Plans for a cemetery for Muslims on the outskirts of a small North Texas town have sparked a backlash among some local residents who said they fear it will bring radical Islam and terrorism to their doorsteps.
The Islamic Association of Collin County purchased 34 acres to develop a cemetery in the sleepy burg of Farmersville because the closest Muslim burial ground is rapidly running out of space.
The Dallas-Fort Worth area already has three Muslim cemeteries, all developed and run for years without incident.
Residents in this town of 3,400 about 45 miles northeast of Dallas packed a community meeting on Tuesday night arranged by Farmersville city officials, who tried to convince locals there was nothing to fear and the planned religious burial ground will meet state standards.
Many were doubtful.
More, from a local NBC report:
“I don’t like your religion, and I don’t even classify it as a religion,” said one man who spoke at the meeting.

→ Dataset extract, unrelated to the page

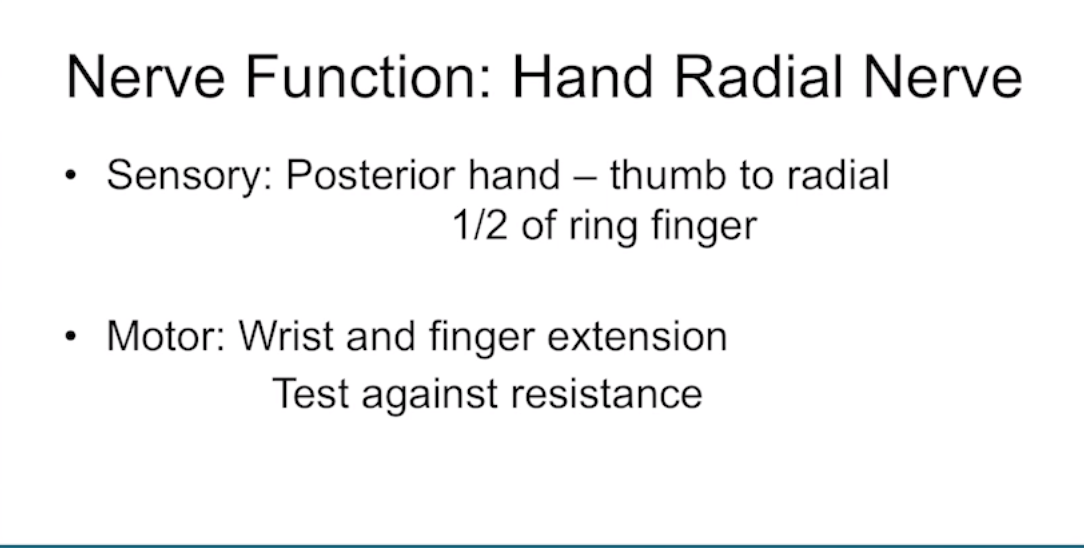 Nerve Function: Hand Radial Nerve

• Sensory: Posterior hand – thumb to radial 1/2 of ring finger

• Motor: Wrist and finger extension
Test against resistance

“Sometimes evil comes in sheep’s clothing, so that kind of bothers me,” a woman announced.
Awful. No one who read the things I wrote and reported about radical Islam in north Texas back when I was at the Dallas Morning News can plausibly accuse me of going soft on Muslim extremism, but this is knot-headed, cruel, and embarrassing. Denying people a place to bury their dead? Who does that? Seriously, what kind of person do you have to be to protest people trying to buy ground to have a place to commit their deceased loved ones to the earth in an honorable way? For shame.
Happily, the cemetery is planned for unincorporated land, so there’s almost certainly nothing the community can do to stop it. But what sad spectacle. “We hate you so much that we don’t even want you stinking up our land with the bodies of your dead.” That’s not quite fair to the opponents, who no doubt see the establishment of an Islamic cemetery as a sign that the Muslim community is here to stay, and that freaks them out. Well, they are. Many, probably most, of the Muslims who will be buried there will be American citizens. It is inhumane to try to keep them from having a cemetery. A cemetery! Honestly, what gets in to people sometimes…
UPDATE: Alan Cross points out that opinion is not at all uniform in Farmersville, and that people on the left who use this to say, “See, all those conservative Jesus Land Christians are haters” are simply wrong. Bart Barber, a Southern Baptist pastor in Farmersville, lets his congregation know why they ought not to stand against the proposed cemetery. Excerpt:
We are telling the government that we think they ought to choose between religions they like and religions they don’t like and then use city government to make life impossible for the religions they don’t like. And this is a particularly foolish time for us to be articulating that point of view so persuasively. We’re less than a month past a Supreme Court decision in which four justices warned us about serious threats to religious liberty that are coming our way. Tell me, please, how do you expect us to argue at the national level with a straight face that we believe in religious liberty for all people while at the local level we’re running the Moslems out of town on a rail? I’m spending all week this week studying and collaborating with the top lawyers in the United States in the field of religious liberty. We’re trying to figure out how to preserve for our children and grandchildren the freedom to follow Christ. Meanwhile, back home, Christians are going to City Hall seeking to become religious oppressors.
I tell you, my friends, whatever the city government does against an Islamic training center today, they’ll be doing it against Bible-believing, Bible-preaching churches in twenty years. Mark my words. And if you tell the City of Farmersville today that you want them to have and to exercise this sort of power, your objections on that day are going to ring pretty hollow.
As for me, I think the First Amendment is a pretty good thing. I’m in favor of Religious Liberty for all Americans. That means anywhere I can build a church, the Moslems can build a mosque. Anywhere I can put a Baptist campground (which is pretty much a Christian training center, and we have one on Lake Lavon already), Moslems can build an Islamic training center.
Otherwise, if I didn’t affirm that, I’d be saying, “I want religious liberty for ME, but not for anyone else.” Fair-minded judges are not going to be disposed favorably to that self-centered bit of doctrine. Like our spiritual and national forefathers did, we need to take a stand for EVERYONE’S religious liberty. Doing so will tell a watching world that we’re not just looking out for our own interests, but that we really do believe in the First Amendment’s guarantee of religious liberty for all Americans.